> _WHAT THE EXERCISE ASKS_
Reproduce verbatim the final portion of the material below, from the line containing "In this scene, which" through its last line, and nothing else.

> _RECORDS PROVIDED_
● ● ● ● ● ● ●

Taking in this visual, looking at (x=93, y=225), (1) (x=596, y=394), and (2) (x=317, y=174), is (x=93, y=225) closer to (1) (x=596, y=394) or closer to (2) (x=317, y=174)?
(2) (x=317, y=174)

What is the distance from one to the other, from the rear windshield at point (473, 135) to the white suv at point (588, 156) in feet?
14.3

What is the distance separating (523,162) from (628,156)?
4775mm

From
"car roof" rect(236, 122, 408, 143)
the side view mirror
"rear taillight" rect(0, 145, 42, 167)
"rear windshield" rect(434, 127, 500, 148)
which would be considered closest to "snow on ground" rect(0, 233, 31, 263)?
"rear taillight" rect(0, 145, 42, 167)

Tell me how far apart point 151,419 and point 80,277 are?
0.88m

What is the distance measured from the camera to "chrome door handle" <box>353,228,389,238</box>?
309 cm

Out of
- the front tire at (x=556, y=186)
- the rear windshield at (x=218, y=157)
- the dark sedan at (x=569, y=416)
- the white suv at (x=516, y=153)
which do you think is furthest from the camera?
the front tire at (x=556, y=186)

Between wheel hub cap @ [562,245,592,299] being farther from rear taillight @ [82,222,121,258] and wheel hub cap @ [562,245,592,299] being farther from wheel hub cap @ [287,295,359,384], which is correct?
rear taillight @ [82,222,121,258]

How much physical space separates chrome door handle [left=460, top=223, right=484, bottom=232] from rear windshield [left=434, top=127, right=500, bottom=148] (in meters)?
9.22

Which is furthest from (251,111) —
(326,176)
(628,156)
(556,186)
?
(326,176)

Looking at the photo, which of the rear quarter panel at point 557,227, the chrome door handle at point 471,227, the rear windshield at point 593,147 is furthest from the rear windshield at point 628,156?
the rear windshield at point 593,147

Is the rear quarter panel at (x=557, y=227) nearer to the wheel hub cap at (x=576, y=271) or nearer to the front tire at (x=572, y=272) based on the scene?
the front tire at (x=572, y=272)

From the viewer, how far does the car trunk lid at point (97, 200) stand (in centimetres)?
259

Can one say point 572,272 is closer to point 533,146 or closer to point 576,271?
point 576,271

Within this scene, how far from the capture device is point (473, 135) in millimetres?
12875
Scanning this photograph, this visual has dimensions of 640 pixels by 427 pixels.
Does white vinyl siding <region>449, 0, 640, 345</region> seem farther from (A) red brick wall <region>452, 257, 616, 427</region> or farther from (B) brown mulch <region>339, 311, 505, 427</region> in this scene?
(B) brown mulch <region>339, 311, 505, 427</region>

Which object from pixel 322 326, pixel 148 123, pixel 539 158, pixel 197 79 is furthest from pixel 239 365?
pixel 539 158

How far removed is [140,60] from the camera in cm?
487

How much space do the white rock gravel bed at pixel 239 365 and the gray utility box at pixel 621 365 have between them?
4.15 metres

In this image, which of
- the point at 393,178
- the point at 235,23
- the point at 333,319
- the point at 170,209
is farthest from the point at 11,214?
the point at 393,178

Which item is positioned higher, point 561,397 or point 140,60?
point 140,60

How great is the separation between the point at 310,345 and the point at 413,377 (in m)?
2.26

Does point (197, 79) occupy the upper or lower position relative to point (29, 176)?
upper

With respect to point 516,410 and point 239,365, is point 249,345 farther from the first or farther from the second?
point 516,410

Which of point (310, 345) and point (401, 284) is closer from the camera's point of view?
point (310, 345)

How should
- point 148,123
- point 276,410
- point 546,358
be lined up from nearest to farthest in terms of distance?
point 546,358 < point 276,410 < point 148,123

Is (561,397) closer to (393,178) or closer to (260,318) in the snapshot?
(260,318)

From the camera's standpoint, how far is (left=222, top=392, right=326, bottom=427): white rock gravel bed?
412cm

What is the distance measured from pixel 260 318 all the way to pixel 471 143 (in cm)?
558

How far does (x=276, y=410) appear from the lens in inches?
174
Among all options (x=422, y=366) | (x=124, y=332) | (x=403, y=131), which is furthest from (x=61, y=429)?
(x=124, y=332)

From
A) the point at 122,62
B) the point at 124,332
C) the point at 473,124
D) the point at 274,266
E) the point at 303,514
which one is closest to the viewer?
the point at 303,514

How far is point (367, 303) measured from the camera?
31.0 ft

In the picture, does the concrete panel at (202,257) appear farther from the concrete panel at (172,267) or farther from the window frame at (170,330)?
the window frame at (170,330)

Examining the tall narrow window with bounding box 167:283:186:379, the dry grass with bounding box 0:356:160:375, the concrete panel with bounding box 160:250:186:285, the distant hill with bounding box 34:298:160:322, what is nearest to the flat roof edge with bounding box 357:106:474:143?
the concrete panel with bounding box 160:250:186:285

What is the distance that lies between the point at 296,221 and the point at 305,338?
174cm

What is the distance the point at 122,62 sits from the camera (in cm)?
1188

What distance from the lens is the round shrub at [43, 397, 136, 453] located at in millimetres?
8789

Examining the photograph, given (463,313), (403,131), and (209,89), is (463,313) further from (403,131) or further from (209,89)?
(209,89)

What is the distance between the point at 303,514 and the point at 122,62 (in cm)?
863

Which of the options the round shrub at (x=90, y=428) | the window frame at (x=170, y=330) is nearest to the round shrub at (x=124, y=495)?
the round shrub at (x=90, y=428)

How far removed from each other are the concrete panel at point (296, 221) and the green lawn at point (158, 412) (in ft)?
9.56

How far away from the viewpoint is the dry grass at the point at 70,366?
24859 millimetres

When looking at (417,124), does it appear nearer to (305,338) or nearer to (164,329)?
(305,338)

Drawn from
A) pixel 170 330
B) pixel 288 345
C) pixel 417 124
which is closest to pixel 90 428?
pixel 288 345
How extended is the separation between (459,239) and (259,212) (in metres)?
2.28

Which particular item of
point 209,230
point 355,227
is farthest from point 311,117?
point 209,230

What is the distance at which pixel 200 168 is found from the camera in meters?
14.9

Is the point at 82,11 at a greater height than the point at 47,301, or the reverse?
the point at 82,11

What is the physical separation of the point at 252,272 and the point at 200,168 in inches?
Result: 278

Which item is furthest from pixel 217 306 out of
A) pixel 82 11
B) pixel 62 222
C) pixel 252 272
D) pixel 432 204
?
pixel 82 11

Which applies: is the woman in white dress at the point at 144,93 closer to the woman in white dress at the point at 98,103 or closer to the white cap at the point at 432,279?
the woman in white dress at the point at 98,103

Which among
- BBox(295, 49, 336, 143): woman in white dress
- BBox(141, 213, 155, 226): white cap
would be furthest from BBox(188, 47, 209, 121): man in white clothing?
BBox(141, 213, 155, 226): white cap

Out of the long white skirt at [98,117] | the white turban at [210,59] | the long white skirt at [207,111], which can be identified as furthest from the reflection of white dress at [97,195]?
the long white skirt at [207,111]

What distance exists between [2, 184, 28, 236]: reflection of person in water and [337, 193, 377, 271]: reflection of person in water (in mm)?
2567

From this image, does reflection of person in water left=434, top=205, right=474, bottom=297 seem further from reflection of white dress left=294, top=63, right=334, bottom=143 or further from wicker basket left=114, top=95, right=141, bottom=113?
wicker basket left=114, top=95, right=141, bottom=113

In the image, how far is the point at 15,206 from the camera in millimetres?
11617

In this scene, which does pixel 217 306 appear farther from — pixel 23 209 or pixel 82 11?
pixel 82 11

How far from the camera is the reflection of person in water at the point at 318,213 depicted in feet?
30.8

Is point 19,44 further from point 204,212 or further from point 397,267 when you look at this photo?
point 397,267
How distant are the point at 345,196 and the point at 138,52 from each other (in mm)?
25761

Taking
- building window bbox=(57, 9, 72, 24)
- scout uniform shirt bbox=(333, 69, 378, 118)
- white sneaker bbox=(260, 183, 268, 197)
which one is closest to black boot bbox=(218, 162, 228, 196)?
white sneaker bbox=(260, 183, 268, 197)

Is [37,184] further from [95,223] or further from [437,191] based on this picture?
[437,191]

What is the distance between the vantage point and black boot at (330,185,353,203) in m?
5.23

● ● ● ● ● ● ●

> _SOLUTION TO THIS TASK_
In this scene, which does pixel 217 306 appear farther from — pixel 23 209 or pixel 82 11?
pixel 82 11

How far from the camera is the reflection of person in water at the point at 318,213 depicted in feet?
30.8

Is point 19,44 further from point 204,212 or further from point 397,267 when you look at this photo?
point 397,267
How distant are the point at 345,196 and the point at 138,52 from each other (in mm)?
25761

Taking
- building window bbox=(57, 9, 72, 24)
- scout uniform shirt bbox=(333, 69, 378, 118)
- white sneaker bbox=(260, 183, 268, 197)
which one is closest to black boot bbox=(218, 162, 228, 196)?
white sneaker bbox=(260, 183, 268, 197)

Is [37,184] further from [95,223] or further from [437,191] based on this picture?
[437,191]

What is the distance between the vantage point and black boot at (330,185,353,203) in m?
5.23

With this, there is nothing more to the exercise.